One by one, the others joined, and Silas dragged his cane and his leg behind them. March and I looked at one another, and in his eyes, I saw the hesitation. He had no idea who to trust.
“He used to be our teacher. I think we’ll be fine.” I pulled at his hand. “C’mon. We’ll figure it out, whatever comes next.” If we don’t die first, was what I thought but didn’t say.
March nodded. “Stay close to me, Ora.” Equal parts plea and order.
“Walk fast. Don’t speak. And for the love of the Great Clock—” The Timekeeper, who was waiting for us right outside with a hand-lamp in his hand, threw a look back at us. “Keep your hands to yourself.”
Nobody said a word as we followed him.
It was different this time around.
The Timekeeper navigated the rooms and the corridors without hesitation, without a seeker, without even looking at the walls.
It was clear to see he knew this place. Like I knew the feel of pencil on the rough surface of my sketchbook paper, he knew every turn and every corner, even the pipes—he ducked without even looking.
The rooms we passed through were different again, but I was no longer surprised. I was no longer afraid, either. At least not half as much as I had been on the way down.
We followed the Timekeeper and the jingling of his tools, and the steady sound of his boots on the stone—and we didn’t ask where he was taking us.

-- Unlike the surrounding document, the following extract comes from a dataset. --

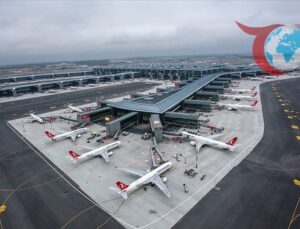 İstanbul Havalimanı Avrupa’nın Zirvesinde: En Yoğun Havalimanları Listesi Açıklandı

None of us asked, but none of us were surprised when we made it back to the narrow corridor that would lead us to the hatch on the floor of Kohen’s Hollow.
The old Timekeeper was there, squatting near the edge, on his face an expression that said he’d aged ten years in the past few hours.
But he wasn’t surprised in the least to see the Timekeeper who led us here. He didn’t even say hello.
Instead, Kohen only asked one question: “All of them?”
The Timekeeper nodded. “All of them.”